Şehrin kalbi yani gerçek Boston ise Back Bay denen bölge ve özellikle Boylson ve Newburry caddeleri. Sadece bu iki caddeyi gezmek, üstünde bir yemek yemek için bile Boston’a gidilebilir. Newburry Nişantaşı kültüründe ama Bağdat caddesi tasarımında bir yer, üstü çok güzel dükkanlar ve restoran/barlar ile dolu.

Şehirde yemek çok erken 18.00 gibi başlayan ve 22.00 gibi bitten bir olgu dolayısı ile bu saatlerde şehri gezmeniz , şehrin kültürünü anlamınız için çok önemli. Boyston ise üzerindeki Prudential center, Trinity Kilisesi, Copley binası ve meydanı, çok sayıda lokanta/bar ve mağazaları ile çok zevkli ve geniş bir cadde. Back Bay’in son noktaları ile Soth End ve Boston Red Sox’un merkezi Fenway Park. Burada özellikle maç günleri izdiham olmakta.

Şehir özellikle ilkbahar ve sonbahar gezilmesi gereken bir şehir.
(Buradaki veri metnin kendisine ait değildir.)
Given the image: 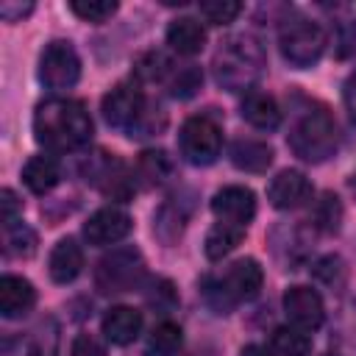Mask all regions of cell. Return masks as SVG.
Segmentation results:
<instances>
[{"instance_id": "obj_1", "label": "cell", "mask_w": 356, "mask_h": 356, "mask_svg": "<svg viewBox=\"0 0 356 356\" xmlns=\"http://www.w3.org/2000/svg\"><path fill=\"white\" fill-rule=\"evenodd\" d=\"M33 136L42 147L56 153L78 150L92 139V117L81 100L50 97L33 111Z\"/></svg>"}, {"instance_id": "obj_2", "label": "cell", "mask_w": 356, "mask_h": 356, "mask_svg": "<svg viewBox=\"0 0 356 356\" xmlns=\"http://www.w3.org/2000/svg\"><path fill=\"white\" fill-rule=\"evenodd\" d=\"M261 70H264V50L250 33L228 36L211 58L214 81L228 92L250 89L259 81Z\"/></svg>"}, {"instance_id": "obj_3", "label": "cell", "mask_w": 356, "mask_h": 356, "mask_svg": "<svg viewBox=\"0 0 356 356\" xmlns=\"http://www.w3.org/2000/svg\"><path fill=\"white\" fill-rule=\"evenodd\" d=\"M286 142H289V147H292V153L298 159L312 161V164L325 161L337 150V125H334V117L323 106L303 108L298 114L295 125L289 128Z\"/></svg>"}, {"instance_id": "obj_4", "label": "cell", "mask_w": 356, "mask_h": 356, "mask_svg": "<svg viewBox=\"0 0 356 356\" xmlns=\"http://www.w3.org/2000/svg\"><path fill=\"white\" fill-rule=\"evenodd\" d=\"M278 47L292 67H312L325 50V31L306 14L289 11L278 25Z\"/></svg>"}, {"instance_id": "obj_5", "label": "cell", "mask_w": 356, "mask_h": 356, "mask_svg": "<svg viewBox=\"0 0 356 356\" xmlns=\"http://www.w3.org/2000/svg\"><path fill=\"white\" fill-rule=\"evenodd\" d=\"M145 275V259L136 248L125 245V248H114L111 253H106L97 261L95 270V284L100 292L106 295H117V292H131L134 286H139Z\"/></svg>"}, {"instance_id": "obj_6", "label": "cell", "mask_w": 356, "mask_h": 356, "mask_svg": "<svg viewBox=\"0 0 356 356\" xmlns=\"http://www.w3.org/2000/svg\"><path fill=\"white\" fill-rule=\"evenodd\" d=\"M178 147H181V156L189 164H195V167L211 164L222 150V128H220V122L211 120L209 114L189 117L181 125Z\"/></svg>"}, {"instance_id": "obj_7", "label": "cell", "mask_w": 356, "mask_h": 356, "mask_svg": "<svg viewBox=\"0 0 356 356\" xmlns=\"http://www.w3.org/2000/svg\"><path fill=\"white\" fill-rule=\"evenodd\" d=\"M103 120L111 128H122L131 131L139 128V122L145 120V92L136 81H120L114 89H108L103 95Z\"/></svg>"}, {"instance_id": "obj_8", "label": "cell", "mask_w": 356, "mask_h": 356, "mask_svg": "<svg viewBox=\"0 0 356 356\" xmlns=\"http://www.w3.org/2000/svg\"><path fill=\"white\" fill-rule=\"evenodd\" d=\"M81 78V58L75 53V47L64 39H56L50 44H44L42 56H39V81L47 89H70L75 86Z\"/></svg>"}, {"instance_id": "obj_9", "label": "cell", "mask_w": 356, "mask_h": 356, "mask_svg": "<svg viewBox=\"0 0 356 356\" xmlns=\"http://www.w3.org/2000/svg\"><path fill=\"white\" fill-rule=\"evenodd\" d=\"M83 175L86 181H92L97 189H103L106 195L117 197V200H125L131 192H134V172H128L122 167V161L111 159L108 153H97L92 156L86 164H83Z\"/></svg>"}, {"instance_id": "obj_10", "label": "cell", "mask_w": 356, "mask_h": 356, "mask_svg": "<svg viewBox=\"0 0 356 356\" xmlns=\"http://www.w3.org/2000/svg\"><path fill=\"white\" fill-rule=\"evenodd\" d=\"M284 312H286L289 323L298 325V328H303V331L320 328L323 325V317H325L323 298L312 286H289L284 292Z\"/></svg>"}, {"instance_id": "obj_11", "label": "cell", "mask_w": 356, "mask_h": 356, "mask_svg": "<svg viewBox=\"0 0 356 356\" xmlns=\"http://www.w3.org/2000/svg\"><path fill=\"white\" fill-rule=\"evenodd\" d=\"M131 225H134V222H131V217H128L122 209L106 206V209H97V211L86 220L83 236H86L89 245L103 248V245H114V242H120L122 236H128Z\"/></svg>"}, {"instance_id": "obj_12", "label": "cell", "mask_w": 356, "mask_h": 356, "mask_svg": "<svg viewBox=\"0 0 356 356\" xmlns=\"http://www.w3.org/2000/svg\"><path fill=\"white\" fill-rule=\"evenodd\" d=\"M211 211L222 222H234V225L248 228V222L256 214V195L248 186H222L211 197Z\"/></svg>"}, {"instance_id": "obj_13", "label": "cell", "mask_w": 356, "mask_h": 356, "mask_svg": "<svg viewBox=\"0 0 356 356\" xmlns=\"http://www.w3.org/2000/svg\"><path fill=\"white\" fill-rule=\"evenodd\" d=\"M309 197H312V184H309V178H306L303 172H298V170H281V172L270 181V186H267V200H270L275 209H281V211L298 209V206H303Z\"/></svg>"}, {"instance_id": "obj_14", "label": "cell", "mask_w": 356, "mask_h": 356, "mask_svg": "<svg viewBox=\"0 0 356 356\" xmlns=\"http://www.w3.org/2000/svg\"><path fill=\"white\" fill-rule=\"evenodd\" d=\"M261 281H264V273H261L256 259H239L222 275V286H225V292L231 295L234 303L253 300L259 295V289H261Z\"/></svg>"}, {"instance_id": "obj_15", "label": "cell", "mask_w": 356, "mask_h": 356, "mask_svg": "<svg viewBox=\"0 0 356 356\" xmlns=\"http://www.w3.org/2000/svg\"><path fill=\"white\" fill-rule=\"evenodd\" d=\"M36 303V289L31 281L19 278V275H3L0 278V314L6 320L22 317L33 309Z\"/></svg>"}, {"instance_id": "obj_16", "label": "cell", "mask_w": 356, "mask_h": 356, "mask_svg": "<svg viewBox=\"0 0 356 356\" xmlns=\"http://www.w3.org/2000/svg\"><path fill=\"white\" fill-rule=\"evenodd\" d=\"M142 331V312L131 306H111L103 314V334L114 345H131Z\"/></svg>"}, {"instance_id": "obj_17", "label": "cell", "mask_w": 356, "mask_h": 356, "mask_svg": "<svg viewBox=\"0 0 356 356\" xmlns=\"http://www.w3.org/2000/svg\"><path fill=\"white\" fill-rule=\"evenodd\" d=\"M228 156H231V164L245 172H264L273 164V147L267 142L250 139V136L234 139Z\"/></svg>"}, {"instance_id": "obj_18", "label": "cell", "mask_w": 356, "mask_h": 356, "mask_svg": "<svg viewBox=\"0 0 356 356\" xmlns=\"http://www.w3.org/2000/svg\"><path fill=\"white\" fill-rule=\"evenodd\" d=\"M239 111H242V120H248L253 128H261V131H273L281 122V108L275 97H270L267 92H253V89L245 92Z\"/></svg>"}, {"instance_id": "obj_19", "label": "cell", "mask_w": 356, "mask_h": 356, "mask_svg": "<svg viewBox=\"0 0 356 356\" xmlns=\"http://www.w3.org/2000/svg\"><path fill=\"white\" fill-rule=\"evenodd\" d=\"M167 44L178 53V56H195L203 50L206 44V31L197 19L192 17H178L170 22L167 28Z\"/></svg>"}, {"instance_id": "obj_20", "label": "cell", "mask_w": 356, "mask_h": 356, "mask_svg": "<svg viewBox=\"0 0 356 356\" xmlns=\"http://www.w3.org/2000/svg\"><path fill=\"white\" fill-rule=\"evenodd\" d=\"M83 267V250L75 239H61L50 253V278L56 284H70Z\"/></svg>"}, {"instance_id": "obj_21", "label": "cell", "mask_w": 356, "mask_h": 356, "mask_svg": "<svg viewBox=\"0 0 356 356\" xmlns=\"http://www.w3.org/2000/svg\"><path fill=\"white\" fill-rule=\"evenodd\" d=\"M22 181L33 195H47L61 181V170L50 156H31L22 167Z\"/></svg>"}, {"instance_id": "obj_22", "label": "cell", "mask_w": 356, "mask_h": 356, "mask_svg": "<svg viewBox=\"0 0 356 356\" xmlns=\"http://www.w3.org/2000/svg\"><path fill=\"white\" fill-rule=\"evenodd\" d=\"M172 172V161L164 150H145L134 167V181H139L142 186H159L170 178Z\"/></svg>"}, {"instance_id": "obj_23", "label": "cell", "mask_w": 356, "mask_h": 356, "mask_svg": "<svg viewBox=\"0 0 356 356\" xmlns=\"http://www.w3.org/2000/svg\"><path fill=\"white\" fill-rule=\"evenodd\" d=\"M242 236H245V225H234V222H217L209 234H206V256L211 259V261H217V259H222V256H228L239 242H242Z\"/></svg>"}, {"instance_id": "obj_24", "label": "cell", "mask_w": 356, "mask_h": 356, "mask_svg": "<svg viewBox=\"0 0 356 356\" xmlns=\"http://www.w3.org/2000/svg\"><path fill=\"white\" fill-rule=\"evenodd\" d=\"M312 337L298 325H281L273 331V353L278 356H309Z\"/></svg>"}, {"instance_id": "obj_25", "label": "cell", "mask_w": 356, "mask_h": 356, "mask_svg": "<svg viewBox=\"0 0 356 356\" xmlns=\"http://www.w3.org/2000/svg\"><path fill=\"white\" fill-rule=\"evenodd\" d=\"M181 342H184L181 328H178L175 323L164 320V323H159V325L150 331L145 353H147V356H175V353L181 350Z\"/></svg>"}, {"instance_id": "obj_26", "label": "cell", "mask_w": 356, "mask_h": 356, "mask_svg": "<svg viewBox=\"0 0 356 356\" xmlns=\"http://www.w3.org/2000/svg\"><path fill=\"white\" fill-rule=\"evenodd\" d=\"M184 222H186V211H181L175 203H164V206L156 211V217H153V231H156V236H159L161 242L172 245V242L181 236Z\"/></svg>"}, {"instance_id": "obj_27", "label": "cell", "mask_w": 356, "mask_h": 356, "mask_svg": "<svg viewBox=\"0 0 356 356\" xmlns=\"http://www.w3.org/2000/svg\"><path fill=\"white\" fill-rule=\"evenodd\" d=\"M134 72H136L139 83H156V81H164L172 72V61L161 50H147L145 56L136 58Z\"/></svg>"}, {"instance_id": "obj_28", "label": "cell", "mask_w": 356, "mask_h": 356, "mask_svg": "<svg viewBox=\"0 0 356 356\" xmlns=\"http://www.w3.org/2000/svg\"><path fill=\"white\" fill-rule=\"evenodd\" d=\"M312 222L323 234H337L339 231V222H342V203H339V197L331 195V192H325L314 203V209H312Z\"/></svg>"}, {"instance_id": "obj_29", "label": "cell", "mask_w": 356, "mask_h": 356, "mask_svg": "<svg viewBox=\"0 0 356 356\" xmlns=\"http://www.w3.org/2000/svg\"><path fill=\"white\" fill-rule=\"evenodd\" d=\"M3 234H6V253L8 256H17V259L33 256V250H36V234L22 220H17L11 225H3Z\"/></svg>"}, {"instance_id": "obj_30", "label": "cell", "mask_w": 356, "mask_h": 356, "mask_svg": "<svg viewBox=\"0 0 356 356\" xmlns=\"http://www.w3.org/2000/svg\"><path fill=\"white\" fill-rule=\"evenodd\" d=\"M53 342L44 345L39 331H31V334H22L17 339H6L3 342V356H53Z\"/></svg>"}, {"instance_id": "obj_31", "label": "cell", "mask_w": 356, "mask_h": 356, "mask_svg": "<svg viewBox=\"0 0 356 356\" xmlns=\"http://www.w3.org/2000/svg\"><path fill=\"white\" fill-rule=\"evenodd\" d=\"M70 8L75 17H81L83 22H106L117 14V3L114 0H70Z\"/></svg>"}, {"instance_id": "obj_32", "label": "cell", "mask_w": 356, "mask_h": 356, "mask_svg": "<svg viewBox=\"0 0 356 356\" xmlns=\"http://www.w3.org/2000/svg\"><path fill=\"white\" fill-rule=\"evenodd\" d=\"M197 8H200V17L206 22H211V25H228V22H234L239 17L242 3H236V0H203Z\"/></svg>"}, {"instance_id": "obj_33", "label": "cell", "mask_w": 356, "mask_h": 356, "mask_svg": "<svg viewBox=\"0 0 356 356\" xmlns=\"http://www.w3.org/2000/svg\"><path fill=\"white\" fill-rule=\"evenodd\" d=\"M200 83H203L200 70L195 64H186L178 72H172V78H170V95L178 97V100H186V97H192L200 89Z\"/></svg>"}, {"instance_id": "obj_34", "label": "cell", "mask_w": 356, "mask_h": 356, "mask_svg": "<svg viewBox=\"0 0 356 356\" xmlns=\"http://www.w3.org/2000/svg\"><path fill=\"white\" fill-rule=\"evenodd\" d=\"M200 292H203V298H206V303L217 312V314H228L236 303L231 300V295L225 292V286H222V278H211V275H206L203 281H200Z\"/></svg>"}, {"instance_id": "obj_35", "label": "cell", "mask_w": 356, "mask_h": 356, "mask_svg": "<svg viewBox=\"0 0 356 356\" xmlns=\"http://www.w3.org/2000/svg\"><path fill=\"white\" fill-rule=\"evenodd\" d=\"M342 275H345V267H342V259L337 256H325L314 264V278H320L323 284H337L342 281Z\"/></svg>"}, {"instance_id": "obj_36", "label": "cell", "mask_w": 356, "mask_h": 356, "mask_svg": "<svg viewBox=\"0 0 356 356\" xmlns=\"http://www.w3.org/2000/svg\"><path fill=\"white\" fill-rule=\"evenodd\" d=\"M70 356H106V348L89 334H78L75 342H72Z\"/></svg>"}, {"instance_id": "obj_37", "label": "cell", "mask_w": 356, "mask_h": 356, "mask_svg": "<svg viewBox=\"0 0 356 356\" xmlns=\"http://www.w3.org/2000/svg\"><path fill=\"white\" fill-rule=\"evenodd\" d=\"M33 11V3H14V0H3L0 3V17L6 22H19L22 17H28Z\"/></svg>"}, {"instance_id": "obj_38", "label": "cell", "mask_w": 356, "mask_h": 356, "mask_svg": "<svg viewBox=\"0 0 356 356\" xmlns=\"http://www.w3.org/2000/svg\"><path fill=\"white\" fill-rule=\"evenodd\" d=\"M342 100H345V111H348L350 122H356V70L348 75V81L342 86Z\"/></svg>"}, {"instance_id": "obj_39", "label": "cell", "mask_w": 356, "mask_h": 356, "mask_svg": "<svg viewBox=\"0 0 356 356\" xmlns=\"http://www.w3.org/2000/svg\"><path fill=\"white\" fill-rule=\"evenodd\" d=\"M0 203H3V225H11V222H17L19 217H17V211H19V203H17V197H14V192L11 189H3L0 192Z\"/></svg>"}, {"instance_id": "obj_40", "label": "cell", "mask_w": 356, "mask_h": 356, "mask_svg": "<svg viewBox=\"0 0 356 356\" xmlns=\"http://www.w3.org/2000/svg\"><path fill=\"white\" fill-rule=\"evenodd\" d=\"M239 356H275V353L267 350V348H261V345H248V348H242Z\"/></svg>"}, {"instance_id": "obj_41", "label": "cell", "mask_w": 356, "mask_h": 356, "mask_svg": "<svg viewBox=\"0 0 356 356\" xmlns=\"http://www.w3.org/2000/svg\"><path fill=\"white\" fill-rule=\"evenodd\" d=\"M353 189H356V178H353Z\"/></svg>"}, {"instance_id": "obj_42", "label": "cell", "mask_w": 356, "mask_h": 356, "mask_svg": "<svg viewBox=\"0 0 356 356\" xmlns=\"http://www.w3.org/2000/svg\"><path fill=\"white\" fill-rule=\"evenodd\" d=\"M328 356H334V353H328Z\"/></svg>"}]
</instances>
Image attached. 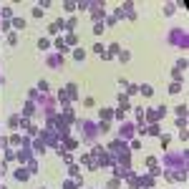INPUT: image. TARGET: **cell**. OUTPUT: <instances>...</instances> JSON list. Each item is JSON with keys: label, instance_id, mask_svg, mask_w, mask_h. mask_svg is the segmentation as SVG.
<instances>
[{"label": "cell", "instance_id": "1", "mask_svg": "<svg viewBox=\"0 0 189 189\" xmlns=\"http://www.w3.org/2000/svg\"><path fill=\"white\" fill-rule=\"evenodd\" d=\"M83 129H86V136H88V139H91V136L96 134V131H93L96 126H93V124H88V121H83Z\"/></svg>", "mask_w": 189, "mask_h": 189}, {"label": "cell", "instance_id": "2", "mask_svg": "<svg viewBox=\"0 0 189 189\" xmlns=\"http://www.w3.org/2000/svg\"><path fill=\"white\" fill-rule=\"evenodd\" d=\"M121 134H124V139H129V136L134 134V126H131V124H124V131H121Z\"/></svg>", "mask_w": 189, "mask_h": 189}, {"label": "cell", "instance_id": "3", "mask_svg": "<svg viewBox=\"0 0 189 189\" xmlns=\"http://www.w3.org/2000/svg\"><path fill=\"white\" fill-rule=\"evenodd\" d=\"M61 28H63V23H61V20H56V23L50 25V33H58V30H61Z\"/></svg>", "mask_w": 189, "mask_h": 189}, {"label": "cell", "instance_id": "4", "mask_svg": "<svg viewBox=\"0 0 189 189\" xmlns=\"http://www.w3.org/2000/svg\"><path fill=\"white\" fill-rule=\"evenodd\" d=\"M141 93H144V96H151V86H141Z\"/></svg>", "mask_w": 189, "mask_h": 189}, {"label": "cell", "instance_id": "5", "mask_svg": "<svg viewBox=\"0 0 189 189\" xmlns=\"http://www.w3.org/2000/svg\"><path fill=\"white\" fill-rule=\"evenodd\" d=\"M66 189H76V184L73 182H66Z\"/></svg>", "mask_w": 189, "mask_h": 189}]
</instances>
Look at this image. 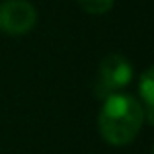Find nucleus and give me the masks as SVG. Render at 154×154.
Returning <instances> with one entry per match:
<instances>
[{
    "label": "nucleus",
    "mask_w": 154,
    "mask_h": 154,
    "mask_svg": "<svg viewBox=\"0 0 154 154\" xmlns=\"http://www.w3.org/2000/svg\"><path fill=\"white\" fill-rule=\"evenodd\" d=\"M133 78V66L123 55H107L100 63L98 78H96V94L100 98H107L111 94H117L121 88H125Z\"/></svg>",
    "instance_id": "obj_2"
},
{
    "label": "nucleus",
    "mask_w": 154,
    "mask_h": 154,
    "mask_svg": "<svg viewBox=\"0 0 154 154\" xmlns=\"http://www.w3.org/2000/svg\"><path fill=\"white\" fill-rule=\"evenodd\" d=\"M144 123L146 113L135 96L117 92L103 98V107L98 115V129L105 143L125 146L137 139Z\"/></svg>",
    "instance_id": "obj_1"
},
{
    "label": "nucleus",
    "mask_w": 154,
    "mask_h": 154,
    "mask_svg": "<svg viewBox=\"0 0 154 154\" xmlns=\"http://www.w3.org/2000/svg\"><path fill=\"white\" fill-rule=\"evenodd\" d=\"M113 2L115 0H78L80 8L84 12H88V14H94V16L107 14L113 8Z\"/></svg>",
    "instance_id": "obj_5"
},
{
    "label": "nucleus",
    "mask_w": 154,
    "mask_h": 154,
    "mask_svg": "<svg viewBox=\"0 0 154 154\" xmlns=\"http://www.w3.org/2000/svg\"><path fill=\"white\" fill-rule=\"evenodd\" d=\"M139 94H140L139 102L143 103L144 113H146V123L152 125L154 123V70H152V66L146 68L143 72V76H140Z\"/></svg>",
    "instance_id": "obj_4"
},
{
    "label": "nucleus",
    "mask_w": 154,
    "mask_h": 154,
    "mask_svg": "<svg viewBox=\"0 0 154 154\" xmlns=\"http://www.w3.org/2000/svg\"><path fill=\"white\" fill-rule=\"evenodd\" d=\"M37 23V12L27 0L0 2V31L6 35L29 33Z\"/></svg>",
    "instance_id": "obj_3"
}]
</instances>
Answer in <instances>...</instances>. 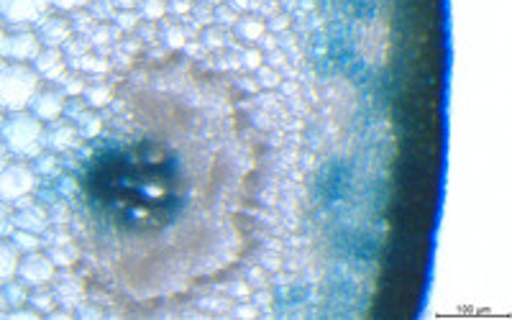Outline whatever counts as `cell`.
<instances>
[{
    "label": "cell",
    "instance_id": "6da1fadb",
    "mask_svg": "<svg viewBox=\"0 0 512 320\" xmlns=\"http://www.w3.org/2000/svg\"><path fill=\"white\" fill-rule=\"evenodd\" d=\"M82 190L93 213L131 233L162 231L185 208L180 159L157 141L100 149Z\"/></svg>",
    "mask_w": 512,
    "mask_h": 320
}]
</instances>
Alışveriş açısından yeteri kadar seçenek sunmakta özellikle kitapçılar konusunda gerçek bir cennet. Yemek için seçenek çok, isterseniz Çin ve İtalyan mahallerinde lokal yerler, isterseniz başarılı ve yaygın zincirler veya hoş bistrolar şehrin her yerinde var. Bira ve şarap çok çeşitli ve çok lezzetli, fiyatlar ise makul. Dolayısı ile mutlaka gezi listenizde bekar, evli, evli ve çocuklu gidilebilecek bir lokasyon.

10 Haziran 2010

ATLANTA

Bazen yaşan insanı hüç düşünmediği şehirlerde düşünmediği süreleri geçirmeye yönlendiriyor. Atlanta’da benim için böyle bir yer, 1996 Olimpiyatlarının olduğunu bilmek ve bir kez de transit geçmek dışında hiç aklıma gelmeyecek bir şehirde 15 gün geçirince hakkında bir şeyler yaszmamak olmaz dedim. Öncelikle şunu belirtebilirim, bir turist olarak gitmenize hiç gerek olmayan bir yer.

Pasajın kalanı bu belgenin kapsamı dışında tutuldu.